§ 本文抜粋:
★ ★ ★ ★ ★ ★ ★

Kou

ハロウィンのKouのレビュー・感想・評価

ハロウィン(1978年製作の映画)
4.3
《毎週 月(水)金 21頃更新》
友人の勧めでホラーを見始めはや数年。
ホラー映画独特のノリにも慣れ
だいぶ楽しめるようになってきたので、
ついに満を持して(アメリカ三大ホラー)
の一つに手を出してみることに。
結論から先に言うと、今まで見てきた
ホラー映画の中で一番面白かったです。



〈あらすじ〉
1963年、ハロウィンの夜。ハドンフィールドに住むジュディスが、実の弟のマイケルに殺されるという事件が起きる。わずか6歳の少年の犯行に、裁判所は「マイケルを精神病院に隔離し、21歳になったら改めて裁判にかける」という判決を下す。しかし、担当医のルーミス医師は、マイケルは善悪の区別がつかない非常に危険な人物だと警告する。だが、その話に耳を傾けるものはいなかった。
そして15年後のハロウィン前夜。なんとマイケルは精神病棟から逃げ出してしまう。そしてハドンフィールドに再び、ヤツが帰ってくる…!



ハロウィンという楽しい行事を地獄に変えた
ジョン・カーペンターはまさしく天才。

★ ★ ★ ★ ★ ★ ★

§ 提供資料:
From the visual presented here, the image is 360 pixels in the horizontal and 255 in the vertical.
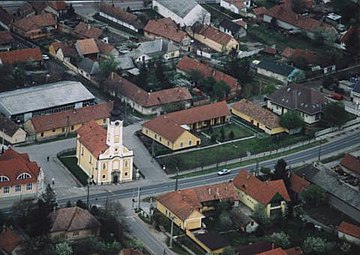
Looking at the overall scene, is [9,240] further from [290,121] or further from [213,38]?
[213,38]

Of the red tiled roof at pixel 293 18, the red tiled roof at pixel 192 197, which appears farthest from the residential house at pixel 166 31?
the red tiled roof at pixel 192 197

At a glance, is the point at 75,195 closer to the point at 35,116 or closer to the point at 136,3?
the point at 35,116

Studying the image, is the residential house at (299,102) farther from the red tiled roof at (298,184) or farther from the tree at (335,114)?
the red tiled roof at (298,184)

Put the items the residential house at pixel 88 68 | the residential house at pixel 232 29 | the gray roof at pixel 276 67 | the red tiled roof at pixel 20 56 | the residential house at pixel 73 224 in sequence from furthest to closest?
the residential house at pixel 232 29 → the gray roof at pixel 276 67 → the red tiled roof at pixel 20 56 → the residential house at pixel 88 68 → the residential house at pixel 73 224

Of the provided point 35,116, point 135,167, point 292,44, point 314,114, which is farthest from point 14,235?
point 292,44

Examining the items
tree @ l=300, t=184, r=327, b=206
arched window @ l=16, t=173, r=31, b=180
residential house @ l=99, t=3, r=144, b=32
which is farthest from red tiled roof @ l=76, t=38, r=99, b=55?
tree @ l=300, t=184, r=327, b=206

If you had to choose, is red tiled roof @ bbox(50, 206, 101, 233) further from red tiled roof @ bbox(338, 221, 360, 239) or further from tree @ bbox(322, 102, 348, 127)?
→ tree @ bbox(322, 102, 348, 127)
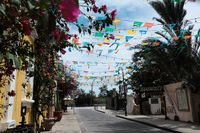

★ ★ ★ ★ ★ ★ ★

§ 課題:
(a) 次の(i)〜(iii)がハロウィンのレビューの内容と合っているか、それぞれ「はい」か「いいえ」で答え、判断の決め手となる本文の語句をそのまま引用せよ。(i) ジュディスを殺したのは実の弟のマイケルである。(ii) 裁判所は、マイケルが18歳になったら改めて裁判にかけると判決した。(iii) ルーミス医師の警告に多くの人が耳を傾けた。
(b) ハロウィンのレビューの続きを、最後の文の後から書いてください。

§ 解答:
(a)
(i) はい。「ジュディスが、実の弟のマイケルに殺される」
(ii) いいえ。「21歳になったら改めて裁判にかける」
(iii) いいえ。「その話に耳を傾けるものはいなかった」

(b)
本作における大きな魅力は大まかに分けて4つ。
①音楽②キャラクター③カメラワーク④エロ



①これはジョン・カーペンター最大の偉業「HALLOWEEN THEME」のこと。ハロウィンといえばまずこの曲が一番にあがるくらい有名だし、最近ではゲーム『Dead by Daylight』に本作の音楽やキャラクター、フィールドが使われており、若年層にも受け入れられていますよね。



②白いゴム製のハロウィンマスク。紺色の作業つなぎ。手には一本の包丁。そんなシンプルながらも洗練された殺人鬼には「動機」も「良心の呵責」も「善悪」も「言葉」もない。そんな何ひとつない、何も持っていない殺人鬼が、無言で一歩一歩じわじわ追い詰めてくる。
その上、撃たれても、刺されても死なず、霧のように消えるんです。あくまで人間なのにも関わらず。現実と非現実の間のようなミステリアスな存在だからこそ、40年経った今も人気の秘訣なんでしょうね。



③ホラーでありながらサスペンス映画顔負けのカメラワーク。獲物を狙う殺人鬼の視点や、顔を映さずブギーマンの背中だけを映したカメラワークは感激もの。意図的に緊張と不安を生み出していることがよくわかります。

「ただ見るだけ」
そのシンプルさゆえの不安を1時間じっくりと描くことで、ヒロインと観客に不安を与えてきます。天気も良く、視界の晴れた郊外に、一人たたずむブギーマンの異様さたるや。ほんと、ブギーマンに見つめられるたびに思わず「うわ〜…」と声が出てしまうほど絶妙な位置にいるんですよ。これはぜひ直に観て確かめてほしいところですね。



④皆さんこんなホラー映画観たことありませんか?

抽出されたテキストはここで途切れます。